Arnold’s recommendation is to buy one search system and then add specialty tools to do controls such as taxonomies or entity extraction. He also talked about the importance of controlled vocabulary, metadata, and taxonomies, saying that this is best done by a human being such as a librarian. While a search engine can assist with this it can’t be done using the tool alone. The reality is that there’s no product that will work out of the box. Humans are needed to do search well and because of the complexity and details involved you have to be prepared to work really hard to do search well.
When asked which search vendors to keep on eye on he chose three companies. The interesting thing here is that these are all smaller companies (not the big players generally associated within this market) and only one of the three is a US company.
ISYS – quick to get up and running.
Exegy – good at handling high volume real-time data for financial industries.
PolySpot – business intelligence meets workflow plus it’s scalable.

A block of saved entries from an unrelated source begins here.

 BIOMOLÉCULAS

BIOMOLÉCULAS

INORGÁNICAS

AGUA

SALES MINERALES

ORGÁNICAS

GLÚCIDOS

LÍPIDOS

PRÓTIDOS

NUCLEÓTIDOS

The other search-related session I attended was a panel of vendors from ISYS, Coveo, Vivisimo, and Access Innovations, discussing their insights into what they think is hot, and what’s coming in the search arena. Content is growing at such a crazy pace and people are more likely to keep content and are not deleting anything. For this reason refinement and mining are going to become even more important.

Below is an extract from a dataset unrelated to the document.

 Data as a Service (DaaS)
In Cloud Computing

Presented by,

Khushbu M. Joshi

We see ways this is already being done with “social search” which allows users to vote, rate, tag and annotate content. This is a great way to attach metadata to community-generated content that otherwise has none. One concern with social search has been the idea of “tyranny of the majority,” meaning that if only a few people use these rating or voting functions they will bias the content, but this hasn’t really been happening. User ratings are a good way to clean things up since they push lesser ranked items down in relevancy. One of the panelists, in a rather optimistic prediction, said that eventually search will be just like electricity – you turn it on but don’t even know it. While I think we’re a long way away from that, there are a lot of exciting things happening in the world of search and it is definitely only going to grow in importance.